Stored data entries:

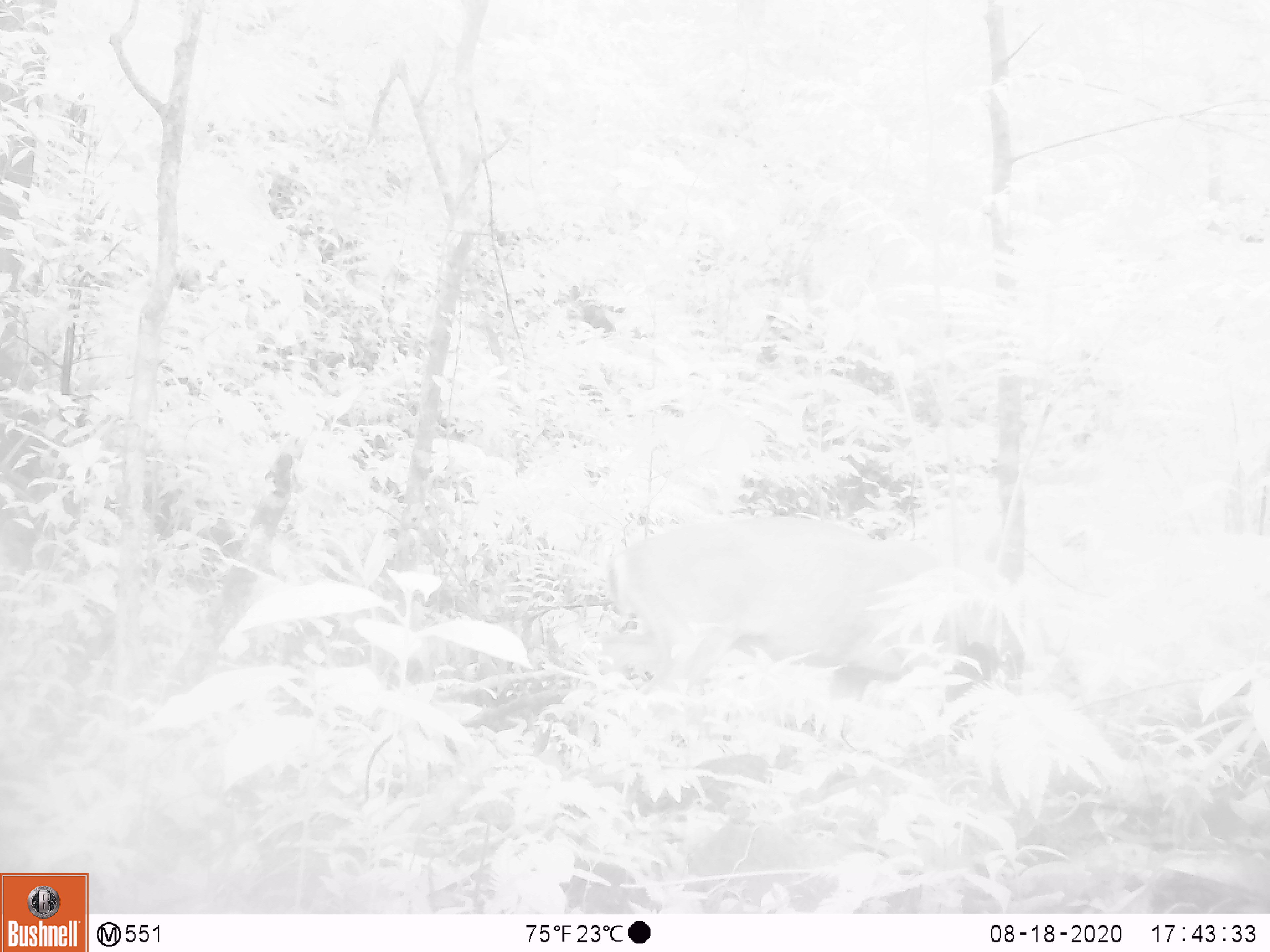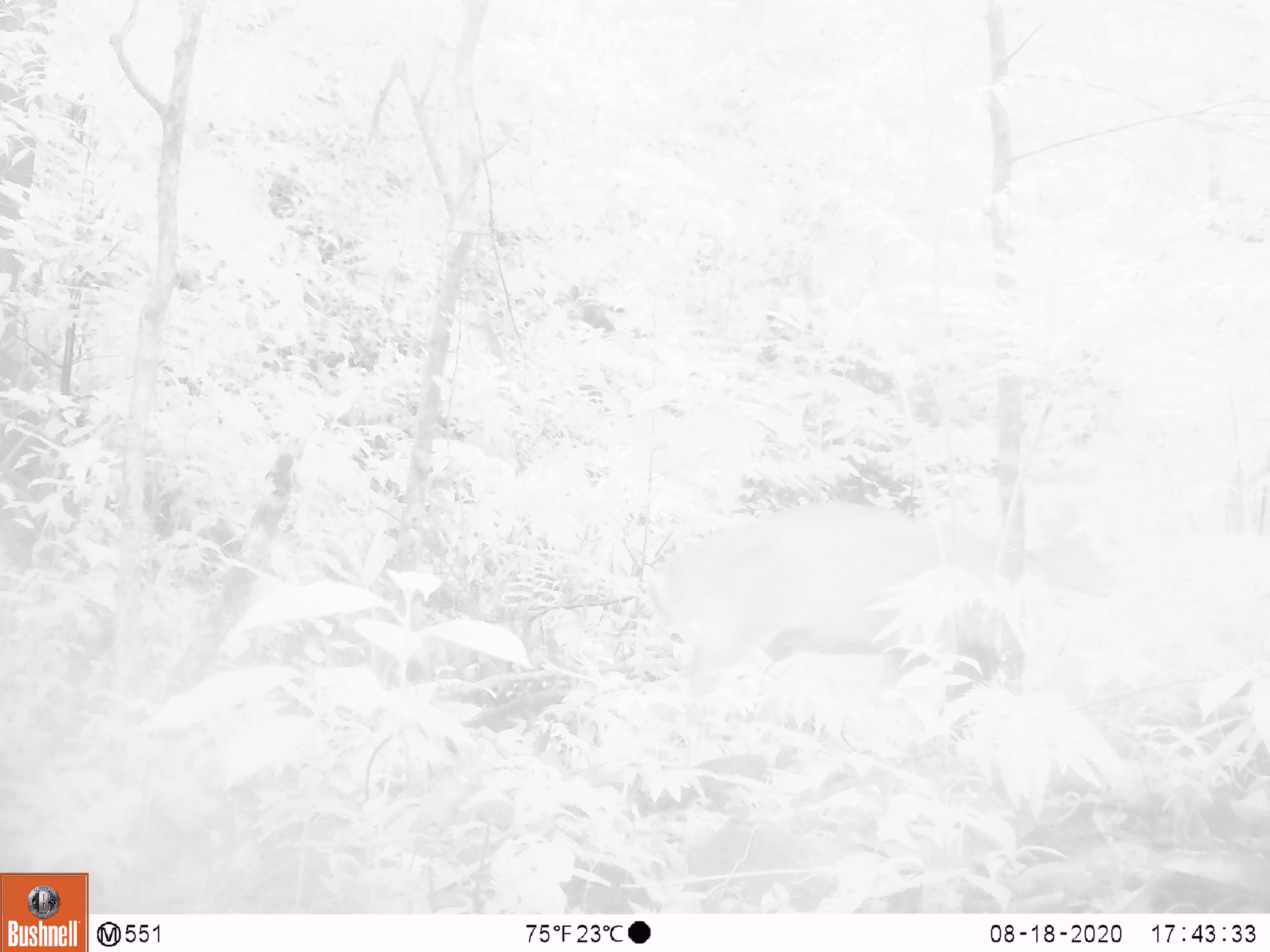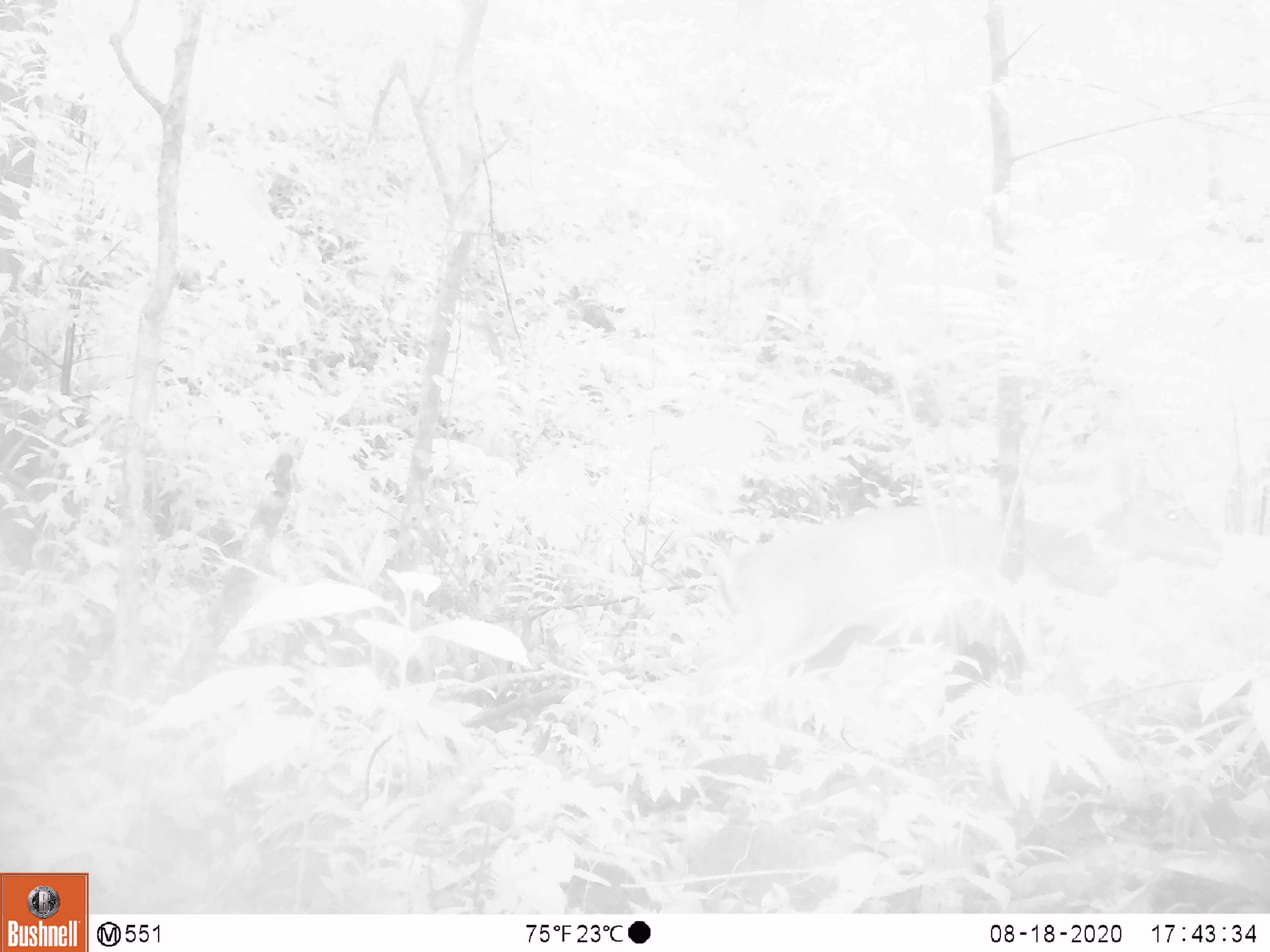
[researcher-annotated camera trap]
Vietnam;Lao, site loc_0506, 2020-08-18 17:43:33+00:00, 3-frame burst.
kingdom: Animalia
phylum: Chordata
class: Mammalia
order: Artiodactyla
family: Cervidae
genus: Muntiacus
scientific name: Muntiacus vuquangensis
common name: large-antlered muntjac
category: large antlered muntjac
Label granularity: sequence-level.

Task statement -> Are you able to set down all the lines above exactly, without any pictures?

Response to the task ->
[researcher-annotated camera trap]
Vietnam;Lao, site loc_0506, 2020-08-18 17:43:33+00:00, 3-frame burst.
kingdom: Animalia
phylum: Chordata
class: Mammalia
order: Artiodactyla
family: Cervidae
genus: Muntiacus
scientific name: Muntiacus vuquangensis
common name: large-antlered muntjac
category: large antlered muntjac
Label granularity: sequence-level.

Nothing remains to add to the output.